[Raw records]
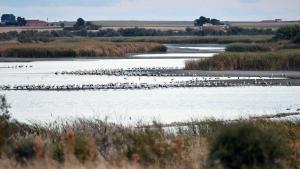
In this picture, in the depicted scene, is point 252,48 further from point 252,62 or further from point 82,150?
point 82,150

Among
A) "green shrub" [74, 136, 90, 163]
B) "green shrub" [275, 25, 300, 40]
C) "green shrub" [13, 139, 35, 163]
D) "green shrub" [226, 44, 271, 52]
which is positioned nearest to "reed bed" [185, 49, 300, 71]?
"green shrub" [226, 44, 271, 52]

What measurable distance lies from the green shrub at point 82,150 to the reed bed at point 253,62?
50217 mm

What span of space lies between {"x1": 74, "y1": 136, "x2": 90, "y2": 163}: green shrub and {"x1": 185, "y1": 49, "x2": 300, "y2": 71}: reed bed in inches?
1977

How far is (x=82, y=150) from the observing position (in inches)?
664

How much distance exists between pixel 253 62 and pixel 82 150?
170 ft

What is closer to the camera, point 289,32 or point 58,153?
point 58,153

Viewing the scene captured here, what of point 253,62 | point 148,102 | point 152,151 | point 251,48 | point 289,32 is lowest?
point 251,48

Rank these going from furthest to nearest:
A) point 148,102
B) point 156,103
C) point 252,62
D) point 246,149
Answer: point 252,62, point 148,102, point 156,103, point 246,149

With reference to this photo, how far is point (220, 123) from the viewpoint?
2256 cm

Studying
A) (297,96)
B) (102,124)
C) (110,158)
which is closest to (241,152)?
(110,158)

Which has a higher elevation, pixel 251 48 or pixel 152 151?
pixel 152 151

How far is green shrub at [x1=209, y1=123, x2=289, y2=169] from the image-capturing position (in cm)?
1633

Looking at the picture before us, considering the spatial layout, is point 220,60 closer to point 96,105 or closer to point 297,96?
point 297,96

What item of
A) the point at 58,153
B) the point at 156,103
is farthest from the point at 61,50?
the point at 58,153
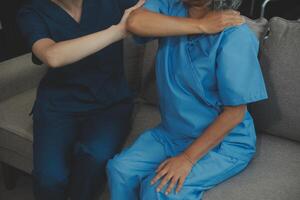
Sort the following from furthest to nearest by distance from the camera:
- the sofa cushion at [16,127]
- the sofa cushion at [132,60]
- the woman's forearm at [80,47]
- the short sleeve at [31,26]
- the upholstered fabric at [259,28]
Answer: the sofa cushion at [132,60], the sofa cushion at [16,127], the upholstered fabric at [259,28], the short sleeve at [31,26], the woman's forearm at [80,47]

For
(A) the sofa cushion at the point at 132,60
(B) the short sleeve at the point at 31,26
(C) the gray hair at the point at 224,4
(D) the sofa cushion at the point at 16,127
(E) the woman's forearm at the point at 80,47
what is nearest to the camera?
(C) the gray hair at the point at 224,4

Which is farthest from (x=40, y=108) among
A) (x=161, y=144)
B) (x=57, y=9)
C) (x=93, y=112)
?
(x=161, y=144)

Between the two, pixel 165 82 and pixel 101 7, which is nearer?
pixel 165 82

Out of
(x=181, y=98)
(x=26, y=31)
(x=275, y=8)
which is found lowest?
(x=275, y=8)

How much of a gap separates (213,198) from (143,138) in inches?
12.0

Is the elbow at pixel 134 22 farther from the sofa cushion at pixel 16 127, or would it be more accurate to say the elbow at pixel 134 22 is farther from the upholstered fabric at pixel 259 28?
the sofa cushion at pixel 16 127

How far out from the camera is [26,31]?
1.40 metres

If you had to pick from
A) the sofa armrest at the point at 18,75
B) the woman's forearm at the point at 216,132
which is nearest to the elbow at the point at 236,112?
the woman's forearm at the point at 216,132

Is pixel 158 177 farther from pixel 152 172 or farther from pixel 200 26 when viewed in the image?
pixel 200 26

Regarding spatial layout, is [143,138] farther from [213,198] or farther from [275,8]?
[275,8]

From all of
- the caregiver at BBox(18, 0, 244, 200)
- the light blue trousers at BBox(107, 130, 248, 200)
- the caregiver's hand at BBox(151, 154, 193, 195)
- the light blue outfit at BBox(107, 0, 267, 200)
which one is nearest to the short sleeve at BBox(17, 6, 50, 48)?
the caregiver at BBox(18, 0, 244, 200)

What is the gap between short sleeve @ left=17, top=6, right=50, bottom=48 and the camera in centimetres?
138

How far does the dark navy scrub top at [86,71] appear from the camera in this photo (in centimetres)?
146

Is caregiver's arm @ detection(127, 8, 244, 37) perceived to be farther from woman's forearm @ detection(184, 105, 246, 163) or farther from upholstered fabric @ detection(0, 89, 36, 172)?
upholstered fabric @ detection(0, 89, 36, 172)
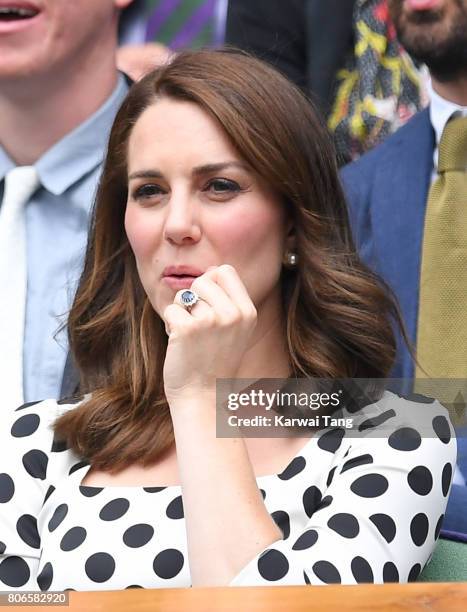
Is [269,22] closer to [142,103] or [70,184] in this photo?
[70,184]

### Exercise aim:
Rewrite every line of the listing above as a numbered list. Omit the blank lines and the pictures.

### Problem solution:
1. In this picture, in the depicted scene, is point 252,48 further from point 252,62 or further from point 82,150?
2. point 82,150
3. Among
4. A) "green shrub" [74, 136, 90, 163]
5. B) "green shrub" [275, 25, 300, 40]
6. C) "green shrub" [13, 139, 35, 163]
7. D) "green shrub" [226, 44, 271, 52]
8. which is positioned nearest to "reed bed" [185, 49, 300, 71]?
9. "green shrub" [226, 44, 271, 52]
10. What measurable distance lies from the green shrub at point 82,150 to the reed bed at point 253,62?
11. 50217 mm
12. What span of space lies between {"x1": 74, "y1": 136, "x2": 90, "y2": 163}: green shrub and {"x1": 185, "y1": 49, "x2": 300, "y2": 71}: reed bed in inches?
13. 1977
14. How far is (x=82, y=150) from the observing position (in inches)?
15. 664
16. How much distance exists between pixel 253 62 and pixel 82 150?
17. 170 ft
18. What is closer to the camera, point 289,32 or point 58,153?
19. point 58,153
20. Viewing the scene captured here, what of point 253,62 | point 148,102 | point 152,151 | point 251,48 | point 289,32 is lowest?
21. point 251,48
22. Rank these going from furthest to nearest:
23. A) point 148,102
24. B) point 156,103
25. C) point 252,62
26. D) point 246,149
27. Answer: point 252,62, point 148,102, point 156,103, point 246,149
28. With reference to this photo, how far is point (220, 123) from the viewpoint?
29. 2256 cm
30. Studying
31. A) (297,96)
32. B) (102,124)
33. C) (110,158)
34. which is closest to (241,152)?
35. (110,158)
36. Which has a higher elevation, pixel 251 48 or pixel 152 151?
37. pixel 152 151
38. How far is green shrub at [x1=209, y1=123, x2=289, y2=169] from the image-capturing position (in cm)?
39. 1633
40. Looking at the picture before us, considering the spatial layout, is point 220,60 closer to point 96,105 or closer to point 297,96?
41. point 297,96
42. What item of
43. A) the point at 58,153
44. B) the point at 156,103
45. is farthest from the point at 61,50?
46. the point at 58,153
47. Sort the following from furthest to nearest by distance from the camera:
48. - the sofa cushion at [16,127]
49. - the sofa cushion at [132,60]
50. - the woman's forearm at [80,47]
51. - the short sleeve at [31,26]
52. - the upholstered fabric at [259,28]
53. Answer: the sofa cushion at [132,60], the sofa cushion at [16,127], the upholstered fabric at [259,28], the short sleeve at [31,26], the woman's forearm at [80,47]
54. For
55. (A) the sofa cushion at the point at 132,60
56. (B) the short sleeve at the point at 31,26
57. (C) the gray hair at the point at 224,4
58. (D) the sofa cushion at the point at 16,127
59. (E) the woman's forearm at the point at 80,47
60. what is nearest to the camera?
61. (C) the gray hair at the point at 224,4
62. Which is farthest from (x=40, y=108) among
63. A) (x=161, y=144)
64. B) (x=57, y=9)
65. C) (x=93, y=112)
66. ?
67. (x=161, y=144)
68. Between the two, pixel 165 82 and pixel 101 7, which is nearer?
69. pixel 165 82
70. Out of
71. (x=181, y=98)
72. (x=26, y=31)
73. (x=275, y=8)
74. which is found lowest?
75. (x=275, y=8)
76. How much of a gap separates (213,198) from (143,138) in inches?
77. 12.0
78. Is the elbow at pixel 134 22 farther from the sofa cushion at pixel 16 127, or would it be more accurate to say the elbow at pixel 134 22 is farther from the upholstered fabric at pixel 259 28?
79. the sofa cushion at pixel 16 127
80. How far out from the camera is [26,31]?
81. 1.40 metres
82. If you had to pick from
83. A) the sofa armrest at the point at 18,75
84. B) the woman's forearm at the point at 216,132
85. which is nearest to the elbow at the point at 236,112?
86. the woman's forearm at the point at 216,132
87. Is pixel 158 177 farther from pixel 152 172 or farther from pixel 200 26 when viewed in the image?
88. pixel 200 26
89. Regarding spatial layout, is [143,138] farther from [213,198] or farther from [275,8]?
90. [275,8]
91. From all of
92. - the caregiver at BBox(18, 0, 244, 200)
93. - the light blue trousers at BBox(107, 130, 248, 200)
94. - the caregiver's hand at BBox(151, 154, 193, 195)
95. - the light blue outfit at BBox(107, 0, 267, 200)
96. which one is nearest to the short sleeve at BBox(17, 6, 50, 48)?
97. the caregiver at BBox(18, 0, 244, 200)
98. What is the gap between short sleeve @ left=17, top=6, right=50, bottom=48 and the camera in centimetres?
99. 138
100. How far does the dark navy scrub top at [86,71] appear from the camera in this photo (in centimetres)?
101. 146
102. Is caregiver's arm @ detection(127, 8, 244, 37) perceived to be farther from woman's forearm @ detection(184, 105, 246, 163) or farther from upholstered fabric @ detection(0, 89, 36, 172)?
103. upholstered fabric @ detection(0, 89, 36, 172)
104. Is [269,22] closer to [142,103] or [70,184] in this photo?
105. [70,184]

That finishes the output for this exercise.